From: Zhu Yanjun <yanjun.zhu@linux.dev>
To: Leon Romanovsky <leon@kernel.org>, Jason Gunthorpe <jgg@nvidia.com>
Cc: Chiara Meiohas <cmeiohas@nvidia.com>,
linux-rdma@vger.kernel.org, Yishai Hadas <yishaih@nvidia.com>
Subject: Re: [PATCH rdma-next v1 1/6] RDMA/uverbs: Introduce UCAP (User CAPabilities) API
Date: Sat, 8 Mar 2025 08:25:55 +0100 [thread overview]
Message-ID: <42bdf595-4b4d-475f-9dcf-13176bdaa1ea@linux.dev> (raw)
In-Reply-To: <5a1379187cd21178e8554afc81a3c941f21af22f.1741261611.git.leon@kernel.org>
在 2025/3/6 12:51, Leon Romanovsky 写道:
> From: Chiara Meiohas <cmeiohas@nvidia.com>
>
> Implement a new User CAPabilities (UCAP) API to provide fine-grained
> control over specific firmware features.
>
> This approach offers more granular capabilities than the existing Linux
> capabilities, which may be too generic for certain FW features.

☆ ☆ ☆ ☆

- _Required tasks_
1) Answer these questions using the mailing-list message above:
(a) On what date and at what time was the reply sent?
(b) Who is named as the author of the quoted patch?
(c) What does the abbreviation UCAP stand for?
2) Extract verbatim the passage of the mailing-list message from "From: Zhu Yanjun" to "specific firmware features.".
The material that follows has no connection to the mailing-list message above.

- _Data block_

☆ ☆ ☆ ☆

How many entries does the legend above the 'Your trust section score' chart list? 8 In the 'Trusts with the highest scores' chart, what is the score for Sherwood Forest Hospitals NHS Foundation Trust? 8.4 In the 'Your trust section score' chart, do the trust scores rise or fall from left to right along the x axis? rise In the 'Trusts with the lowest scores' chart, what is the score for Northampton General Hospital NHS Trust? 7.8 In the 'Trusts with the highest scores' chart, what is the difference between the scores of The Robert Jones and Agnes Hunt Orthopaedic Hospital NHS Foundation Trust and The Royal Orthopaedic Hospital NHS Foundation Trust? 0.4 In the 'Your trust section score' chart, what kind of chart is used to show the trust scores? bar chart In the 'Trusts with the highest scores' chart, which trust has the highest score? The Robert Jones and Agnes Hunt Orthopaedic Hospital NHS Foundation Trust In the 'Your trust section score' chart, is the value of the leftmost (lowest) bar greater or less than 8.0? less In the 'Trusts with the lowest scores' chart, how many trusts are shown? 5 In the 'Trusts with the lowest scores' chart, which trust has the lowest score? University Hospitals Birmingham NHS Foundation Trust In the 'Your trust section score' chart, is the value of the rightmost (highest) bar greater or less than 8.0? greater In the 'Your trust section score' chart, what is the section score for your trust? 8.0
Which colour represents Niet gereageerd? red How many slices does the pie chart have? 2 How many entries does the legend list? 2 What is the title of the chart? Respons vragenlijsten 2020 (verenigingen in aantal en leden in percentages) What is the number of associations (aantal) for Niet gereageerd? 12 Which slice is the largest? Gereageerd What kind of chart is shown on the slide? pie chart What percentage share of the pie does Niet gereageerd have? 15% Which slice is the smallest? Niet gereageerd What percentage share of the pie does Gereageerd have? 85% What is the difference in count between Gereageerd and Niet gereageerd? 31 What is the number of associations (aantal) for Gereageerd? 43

☆ ☆ ☆ ☆

- _Solutions_
1)
(a) Sat, 8 Mar 2025 08:25:55 +0100
(b) Chiara Meiohas
(c) User CAPabilities

2)
From: Zhu Yanjun <yanjun.zhu@linux.dev>
To: Leon Romanovsky <leon@kernel.org>, Jason Gunthorpe <jgg@nvidia.com>
Cc: Chiara Meiohas <cmeiohas@nvidia.com>,
linux-rdma@vger.kernel.org, Yishai Hadas <yishaih@nvidia.com>
Subject: Re: [PATCH rdma-next v1 1/6] RDMA/uverbs: Introduce UCAP (User CAPabilities) API
Date: Sat, 8 Mar 2025 08:25:55 +0100 [thread overview]
Message-ID: <42bdf595-4b4d-475f-9dcf-13176bdaa1ea@linux.dev> (raw)
In-Reply-To: <5a1379187cd21178e8554afc81a3c941f21af22f.1741261611.git.leon@kernel.org>
在 2025/3/6 12:51, Leon Romanovsky 写道:
> From: Chiara Meiohas <cmeiohas@nvidia.com>
>
> Implement a new User CAPabilities (UCAP) API to provide fine-grained
> control over specific firmware features.